24. The backlight unit of claim 23, wherein the wavelength conversion pattern comprises a plurality of wavelength conversion patterns spaced apart from each other, wherein the wavelength conversion patterns are arranged along a first direction to form a plurality of wavelength conversion pattern columns, the first direction is a direction from the light incidence surface toward the counter surface, and an arrangement density of the wavelength conversion patterns in the wavelength conversion pattern columns increases from the light incidence surface toward the counter surface.
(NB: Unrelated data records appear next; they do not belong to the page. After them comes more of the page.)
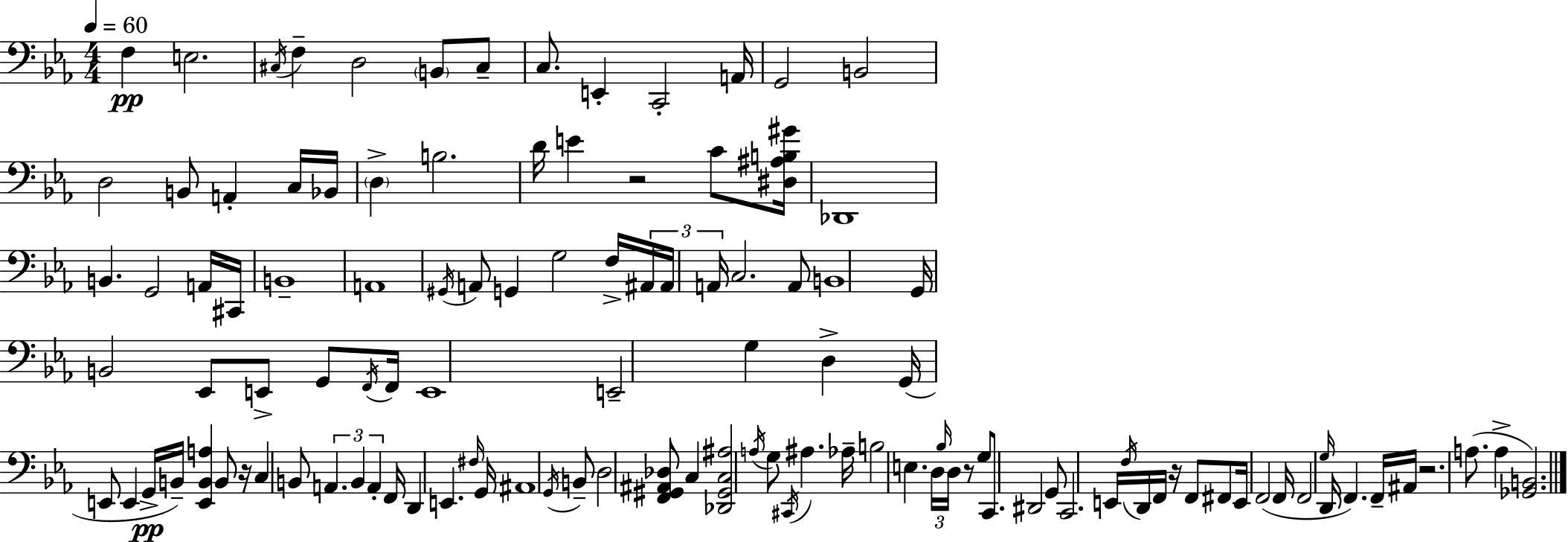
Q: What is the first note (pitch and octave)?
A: F3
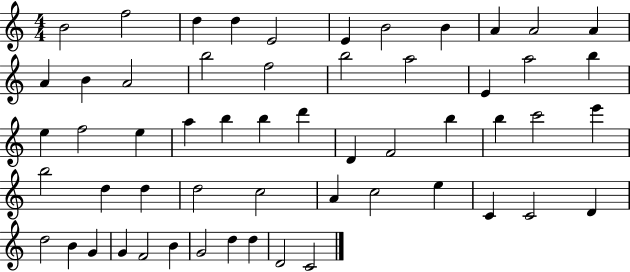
X:1
T:Untitled
M:4/4
L:1/4
K:C
B2 f2 d d E2 E B2 B A A2 A A B A2 b2 f2 b2 a2 E a2 b e f2 e a b b d' D F2 b b c'2 e' b2 d d d2 c2 A c2 e C C2 D d2 B G G F2 B G2 d d D2 C2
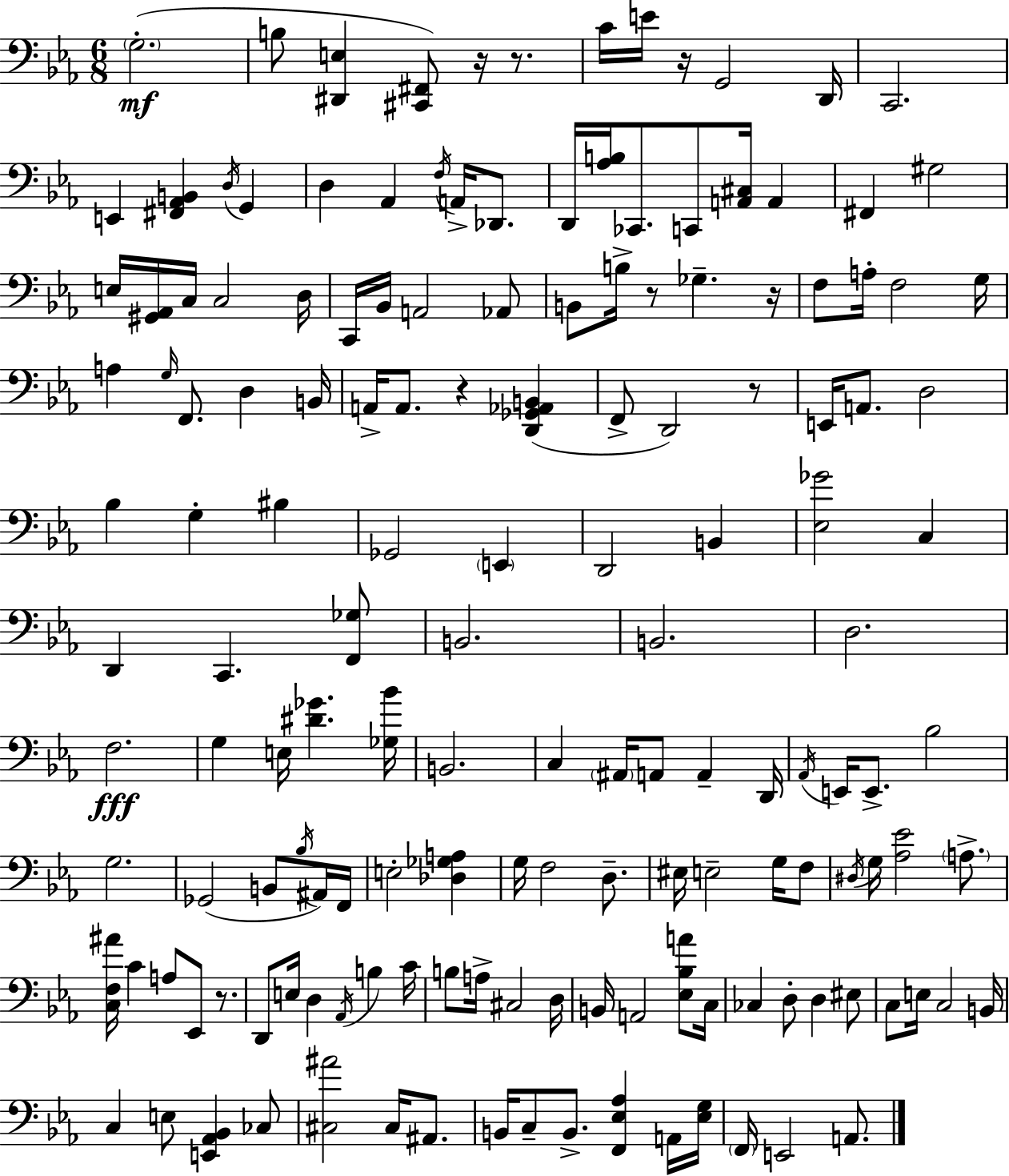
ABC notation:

X:1
T:Untitled
M:6/8
L:1/4
K:Cm
G,2 B,/2 [^D,,E,] [^C,,^F,,]/2 z/4 z/2 C/4 E/4 z/4 G,,2 D,,/4 C,,2 E,, [^F,,_A,,B,,] D,/4 G,, D, _A,, F,/4 A,,/4 _D,,/2 D,,/4 [_A,B,]/4 _C,,/2 C,,/2 [A,,^C,]/4 A,, ^F,, ^G,2 E,/4 [^G,,_A,,]/4 C,/4 C,2 D,/4 C,,/4 _B,,/4 A,,2 _A,,/2 B,,/2 B,/4 z/2 _G, z/4 F,/2 A,/4 F,2 G,/4 A, G,/4 F,,/2 D, B,,/4 A,,/4 A,,/2 z [D,,_G,,_A,,B,,] F,,/2 D,,2 z/2 E,,/4 A,,/2 D,2 _B, G, ^B, _G,,2 E,, D,,2 B,, [_E,_G]2 C, D,, C,, [F,,_G,]/2 B,,2 B,,2 D,2 F,2 G, E,/4 [^D_G] [_G,_B]/4 B,,2 C, ^A,,/4 A,,/2 A,, D,,/4 _A,,/4 E,,/4 E,,/2 _B,2 G,2 _G,,2 B,,/2 _B,/4 ^A,,/4 F,,/4 E,2 [_D,_G,A,] G,/4 F,2 D,/2 ^E,/4 E,2 G,/4 F,/2 ^D,/4 G,/4 [_A,_E]2 A,/2 [C,F,^A]/4 C A,/2 _E,,/2 z/2 D,,/2 E,/4 D, _A,,/4 B, C/4 B,/2 A,/4 ^C,2 D,/4 B,,/4 A,,2 [_E,_B,A]/2 C,/4 _C, D,/2 D, ^E,/2 C,/2 E,/4 C,2 B,,/4 C, E,/2 [E,,_A,,_B,,] _C,/2 [^C,^A]2 ^C,/4 ^A,,/2 B,,/4 C,/2 B,,/2 [F,,_E,_A,] A,,/4 [_E,G,]/4 F,,/4 E,,2 A,,/2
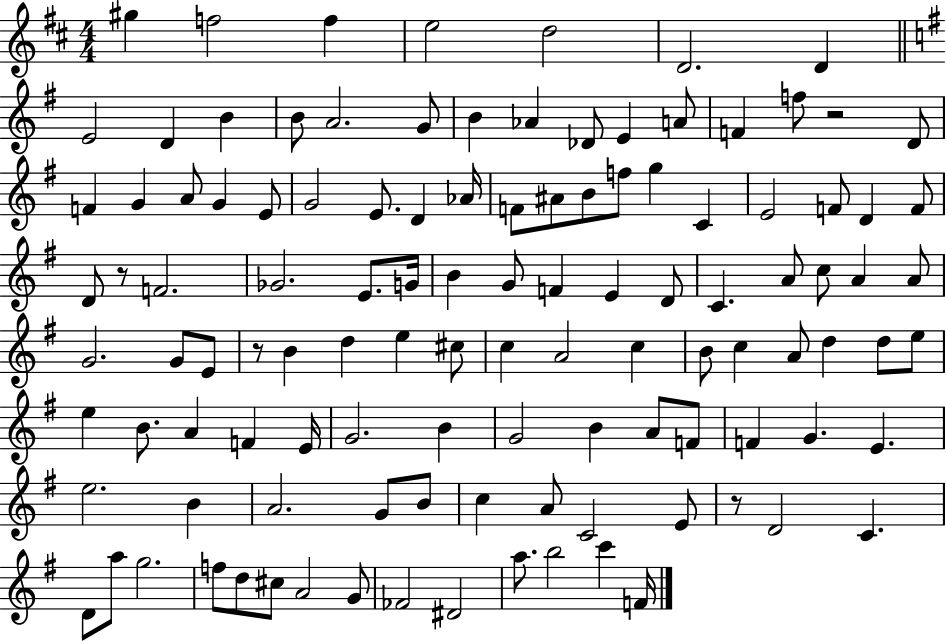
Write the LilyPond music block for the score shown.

{
  \clef treble
  \numericTimeSignature
  \time 4/4
  \key d \major
  gis''4 f''2 f''4 | e''2 d''2 | d'2. d'4 | \bar "||" \break \key g \major e'2 d'4 b'4 | b'8 a'2. g'8 | b'4 aes'4 des'8 e'4 a'8 | f'4 f''8 r2 d'8 | \break f'4 g'4 a'8 g'4 e'8 | g'2 e'8. d'4 aes'16 | f'8 ais'8 b'8 f''8 g''4 c'4 | e'2 f'8 d'4 f'8 | \break d'8 r8 f'2. | ges'2. e'8. g'16 | b'4 g'8 f'4 e'4 d'8 | c'4. a'8 c''8 a'4 a'8 | \break g'2. g'8 e'8 | r8 b'4 d''4 e''4 cis''8 | c''4 a'2 c''4 | b'8 c''4 a'8 d''4 d''8 e''8 | \break e''4 b'8. a'4 f'4 e'16 | g'2. b'4 | g'2 b'4 a'8 f'8 | f'4 g'4. e'4. | \break e''2. b'4 | a'2. g'8 b'8 | c''4 a'8 c'2 e'8 | r8 d'2 c'4. | \break d'8 a''8 g''2. | f''8 d''8 cis''8 a'2 g'8 | fes'2 dis'2 | a''8. b''2 c'''4 f'16 | \break \bar "|."
}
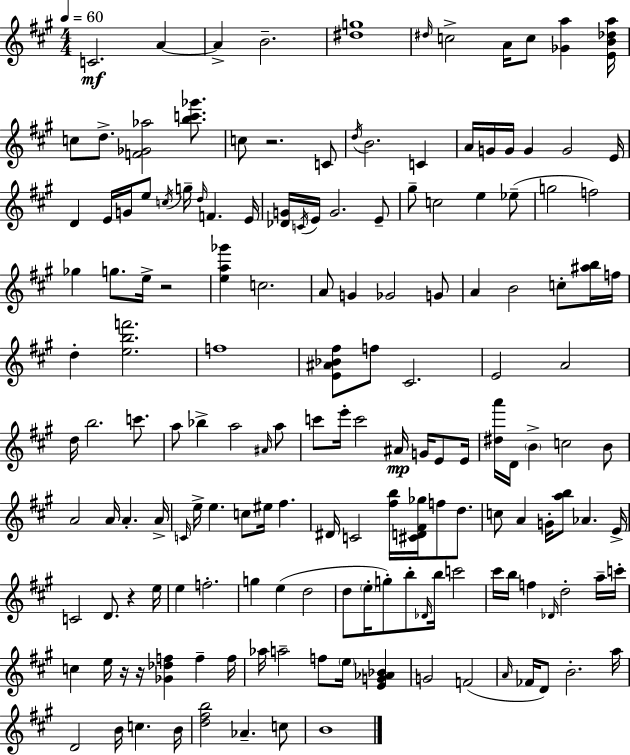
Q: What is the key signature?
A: A major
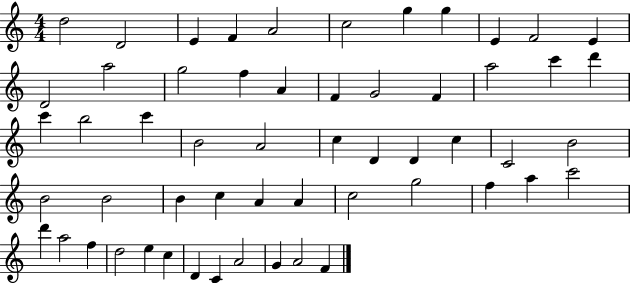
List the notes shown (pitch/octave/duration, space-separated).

D5/h D4/h E4/q F4/q A4/h C5/h G5/q G5/q E4/q F4/h E4/q D4/h A5/h G5/h F5/q A4/q F4/q G4/h F4/q A5/h C6/q D6/q C6/q B5/h C6/q B4/h A4/h C5/q D4/q D4/q C5/q C4/h B4/h B4/h B4/h B4/q C5/q A4/q A4/q C5/h G5/h F5/q A5/q C6/h D6/q A5/h F5/q D5/h E5/q C5/q D4/q C4/q A4/h G4/q A4/h F4/q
25. The backlight unit of claim 24, wherein the first scattering pattern comprises a plurality of scattering patterns spaced apart from each other, wherein the scattering patterns are arranged along the first direction to form a plurality of scattering pattern columns, and an arrangement density of the scattering patterns in the scattering pattern columns increases from the light incidence surface toward the counter surface.

26. The backlight unit of claim 22, further comprising a passivation layer disposed on the wavelength conversion pattern and covering the wavelength conversion pattern.

27. The backlight unit of claim 26, wherein the first scattering pattern is shaped as a concave pattern formed on the second surface of the light guide plate.

28. The backlight unit of claim 26, wherein the first scattering pattern comprises a resin layer and a pattern portion recessed from a first surface of the resin layer.

29. The backlight unit of claim 22, further comprising a second scattering pattern which overlaps the light guide plate, wherein at least a part of the second scattering pattern overlaps the wavelength conversion pattern in the plan view.

30. A display device, comprising:

a light guide plate which comprises a first side surface, a second side surface opposite the first side surface, an upper surface connected to the first side surface and the second side surface, and a lower surface opposite the upper surface;

a wavelength conversion pattern disposed on the upper surface of the light guide plate or the lower surface of the light guide plate;

a scattering pattern disposed on the upper surface of the light guide plate or the lower surface of the light guide plate;

a light source facing the first surface; and

a display panel which overlaps the light guide plate,

wherein the wavelength conversion pattern and the scattering pattern do not overlap each other in a plan view.

31. The display of claim 30, wherein the light source emits blue light, the wavelength conversion pattern comprises first wavelength conversion particles for converting the blue light into green tight and second wavelength conversion particles for converting the blue light into red light.